Activity:
From the line with "scientific name: Aepyceros melampus" to the final line of the records, reproduce every line exactly and only those lines.

——

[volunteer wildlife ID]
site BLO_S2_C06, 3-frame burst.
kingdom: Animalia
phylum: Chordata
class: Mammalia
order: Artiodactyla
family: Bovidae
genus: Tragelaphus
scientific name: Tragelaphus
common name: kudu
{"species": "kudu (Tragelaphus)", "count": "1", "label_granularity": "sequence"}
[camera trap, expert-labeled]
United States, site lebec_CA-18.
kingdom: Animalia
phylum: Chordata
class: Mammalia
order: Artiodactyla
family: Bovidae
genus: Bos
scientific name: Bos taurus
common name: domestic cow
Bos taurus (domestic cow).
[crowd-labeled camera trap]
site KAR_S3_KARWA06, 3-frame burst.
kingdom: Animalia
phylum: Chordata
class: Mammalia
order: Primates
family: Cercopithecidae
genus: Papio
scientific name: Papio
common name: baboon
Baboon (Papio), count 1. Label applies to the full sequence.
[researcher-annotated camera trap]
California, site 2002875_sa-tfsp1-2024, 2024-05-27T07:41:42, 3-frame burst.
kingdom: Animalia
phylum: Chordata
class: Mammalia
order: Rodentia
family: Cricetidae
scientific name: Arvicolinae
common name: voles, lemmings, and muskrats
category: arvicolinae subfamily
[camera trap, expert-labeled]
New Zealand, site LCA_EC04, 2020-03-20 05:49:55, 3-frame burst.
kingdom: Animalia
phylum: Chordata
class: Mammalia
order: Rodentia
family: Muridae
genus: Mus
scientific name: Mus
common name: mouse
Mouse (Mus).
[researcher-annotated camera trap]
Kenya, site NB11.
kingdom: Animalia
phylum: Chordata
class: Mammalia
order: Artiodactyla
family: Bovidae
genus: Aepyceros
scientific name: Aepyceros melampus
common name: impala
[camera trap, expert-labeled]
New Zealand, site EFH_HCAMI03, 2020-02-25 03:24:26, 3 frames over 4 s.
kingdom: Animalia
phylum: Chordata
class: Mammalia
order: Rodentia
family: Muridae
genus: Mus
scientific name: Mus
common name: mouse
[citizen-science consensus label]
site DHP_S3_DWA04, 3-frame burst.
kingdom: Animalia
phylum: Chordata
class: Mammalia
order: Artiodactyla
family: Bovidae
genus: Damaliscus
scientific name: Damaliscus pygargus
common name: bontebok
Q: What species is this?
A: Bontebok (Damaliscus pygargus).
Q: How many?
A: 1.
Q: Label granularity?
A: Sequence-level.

——

Task output:
scientific name: Aepyceros melampus
common name: impala
[camera trap, expert-labeled]
New Zealand, site EFH_HCAMI03, 2020-02-25 03:24:26, 3 frames over 4 s.
kingdom: Animalia
phylum: Chordata
class: Mammalia
order: Rodentia
family: Muridae
genus: Mus
scientific name: Mus
common name: mouse
[citizen-science consensus label]
site DHP_S3_DWA04, 3-frame burst.
kingdom: Animalia
phylum: Chordata
class: Mammalia
order: Artiodactyla
family: Bovidae
genus: Damaliscus
scientific name: Damaliscus pygargus
common name: bontebok
Q: What species is this?
A: Bontebok (Damaliscus pygargus).
Q: How many?
A: 1.
Q: Label granularity?
A: Sequence-level.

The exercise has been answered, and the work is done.